### Dataset content
Content starts

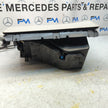 MERCEDES B-CLASS W246 DASHBOARD GLOVEBOX 2012 FM001437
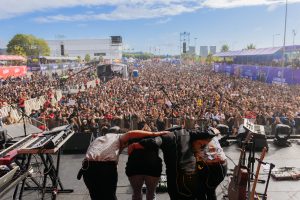 Festival REC 2026 revela su programación diaria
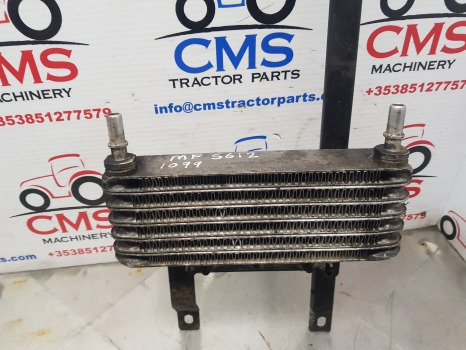 Massey Ferguson 5612, 5712, 5613 Fuel Cooler Radiator 4356594m2 - Радиатор: снимка 2 Massey Ferguson 5612, 5712, 5613 Fuel Cooler Radiator 4356594m2 - Радиатор: снимка 2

Content ends

### Exercise aim
When you repeat the data, keep it exact and drop every picture.

### Answer to the problem
 MERCEDES B-CLASS W246 DASHBOARD GLOVEBOX 2012 FM001437
 Festival REC 2026 revela su programación diaria
 Massey Ferguson 5612, 5712, 5613 Fuel Cooler Radiator 4356594m2 - Радиатор: снимка 2 Massey Ferguson 5612, 5712, 5613 Fuel Cooler Radiator 4356594m2 - Радиатор: снимка 2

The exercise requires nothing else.